DOCUMENT PASSAGE
-- start --
Day 2 routing (9.6KM) : Ragged L —> Parkside Bay —> Return

Not a soul around

By the time I was aware of Mike’s stirrings around camp it was around 7am. Mike was an early riser. I think he had been up for at least an hour before me. The morning campfire was roaring and the coffee water was boiling by the time I made it to the fire-pit. What an AWESOME BUDDY!

The morning temperature was around 0°C. During the night we had received a light dusting of snow which added some highlight to the drab November colour around us. It was a cool and cloudy November morning and the wind began to pick up again. We were thankful for our campsite and I looked upon our set-up with growing fondness. We had done well and best of all it was so damn quiet!

Mike made breakfast, his spinach and Egg patty sandwiches went over very well. Along with a second coffee and a nice warming campfire, the morning was perfect.

After breakfast and morning chores were complete we geared up for a day-trip and just before 9:30am we were on the water paddling southwest. The plan was to head to Parkside Bay and explore the area there. I had been there once before on a solo weekend spring trip in April a few years earlier, so I had some prior knowledge of where we were going, though not of what to expect! What occurred there was quite different from my April trip years earlier.

Every paddle is an adventure…

By 9:45am we arrived at a site known as “Birch Point”. We stopped by for a quick look amid beautiful flurries. The temperature had been dropping since breakfast. The campsite didn’t appeal to us too much and we moved on.
-- end --
(Records excerpted from a collection)
-- start --
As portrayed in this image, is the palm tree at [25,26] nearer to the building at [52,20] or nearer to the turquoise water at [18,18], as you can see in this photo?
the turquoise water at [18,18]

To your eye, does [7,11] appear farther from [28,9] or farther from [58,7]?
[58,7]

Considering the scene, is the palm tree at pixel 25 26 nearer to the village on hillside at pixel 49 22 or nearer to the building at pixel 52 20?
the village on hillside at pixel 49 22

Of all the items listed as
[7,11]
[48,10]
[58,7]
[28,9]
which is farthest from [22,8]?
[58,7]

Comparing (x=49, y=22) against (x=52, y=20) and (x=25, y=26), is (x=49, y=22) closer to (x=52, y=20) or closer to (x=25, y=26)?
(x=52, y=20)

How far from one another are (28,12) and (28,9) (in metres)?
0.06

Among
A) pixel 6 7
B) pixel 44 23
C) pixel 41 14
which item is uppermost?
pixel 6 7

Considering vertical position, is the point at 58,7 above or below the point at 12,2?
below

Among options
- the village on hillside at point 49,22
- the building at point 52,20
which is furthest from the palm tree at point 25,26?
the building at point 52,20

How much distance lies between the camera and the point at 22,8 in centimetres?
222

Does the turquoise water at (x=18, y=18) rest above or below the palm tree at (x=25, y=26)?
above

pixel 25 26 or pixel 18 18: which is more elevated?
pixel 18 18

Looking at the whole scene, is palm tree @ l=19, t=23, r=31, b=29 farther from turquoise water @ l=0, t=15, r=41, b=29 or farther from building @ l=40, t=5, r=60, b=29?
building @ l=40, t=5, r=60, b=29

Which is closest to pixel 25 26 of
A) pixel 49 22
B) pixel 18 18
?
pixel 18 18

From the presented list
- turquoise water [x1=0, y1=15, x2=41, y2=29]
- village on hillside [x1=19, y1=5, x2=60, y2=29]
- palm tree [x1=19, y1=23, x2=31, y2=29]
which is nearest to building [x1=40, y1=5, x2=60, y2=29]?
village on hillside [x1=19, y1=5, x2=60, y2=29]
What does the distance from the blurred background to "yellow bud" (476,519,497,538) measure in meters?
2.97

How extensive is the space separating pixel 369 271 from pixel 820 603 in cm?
-- end --
WRITTEN TASK 1
What did Mike make for breakfast, according to the trip report?
WRITTEN TASK 2
Reproduce the trip report starting at "By 9:45am we" and ending at "we moved on.".

RESPONSE 1
Spinach and egg patty sandwiches.

RESPONSE 2
By 9:45am we arrived at a site known as “Birch Point”. We stopped by for a quick look amid beautiful flurries. The temperature had been dropping since breakfast. The campsite didn’t appeal to us too much and we moved on.